Required actions
[a] Summarize the post on reviewing localization preference changes in two sentences.
[b] In the post on reviewing localization preference changes, rewrite everything from "Henri Sivonen" down to "landing without review.", with "fallback encoding" replaced by "default encoding".

Excerpt to read
━━━━━━━━━━

Review of changes to Web compat-sensitive prefs in localizations

Henri Sivonen

unread,

Feb 22, 2013, 9:37:32 AM2/22/13

to dev-platform

I've been finding and, to a lesser extent, reporting and writing
patches for bugs where a localization sets the fallback encoding to a
value that doesn't suit the purpose of the fallback. In some cases,
there such bogosity in the intl.properties file (e.g. translation of
the word "windows" as part of a charset label) that I suspect that
changes to intl.properties have been landing without review.

I propose we adopt a rule that says that localizations need review
from the HTML parser module owner (i.e. me) to change the values of
preferences that modify the behavior of the HTML parser. (In practice,
this means the localizable properties intl.charset.default and
intl.charset.detector.)

━━━━━━━━━━

Stored data
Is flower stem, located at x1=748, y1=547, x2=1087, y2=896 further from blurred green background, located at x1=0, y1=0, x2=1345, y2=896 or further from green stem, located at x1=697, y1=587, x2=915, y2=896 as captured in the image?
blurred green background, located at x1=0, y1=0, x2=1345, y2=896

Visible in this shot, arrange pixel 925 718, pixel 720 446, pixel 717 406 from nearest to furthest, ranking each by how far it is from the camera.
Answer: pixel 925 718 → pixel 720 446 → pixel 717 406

━━━━━━━━━━

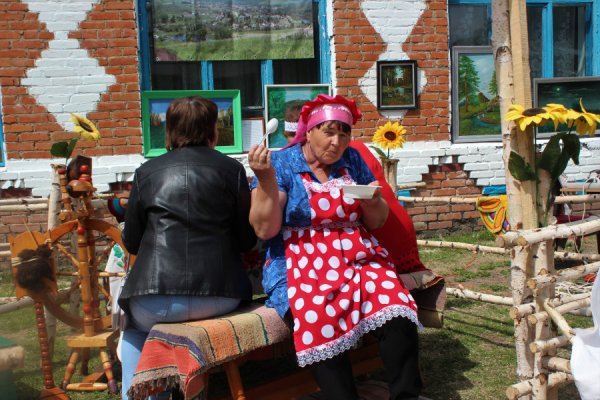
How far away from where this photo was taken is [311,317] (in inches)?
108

━━━━━━━━━━

Answers per task
[a] The author has found bugs in which localizations set the fallback encoding to values unsuited to its purpose, and suspects that some changes to intl.properties have landed without review. The author proposes a rule requiring review from the HTML parser module owner before localizations change preferences that modify HTML parser behavior, in practice intl.charset.default and intl.charset.detector.

[b]
Henri Sivonen

unread,

Feb 22, 2013, 9:37:32 AM2/22/13

to dev-platform

I've been finding and, to a lesser extent, reporting and writing
patches for bugs where a localization sets the default encoding to a
value that doesn't suit the purpose of the fallback. In some cases,
there such bogosity in the intl.properties file (e.g. translation of
the word "windows" as part of a charset label) that I suspect that
changes to intl.properties have been landing without review.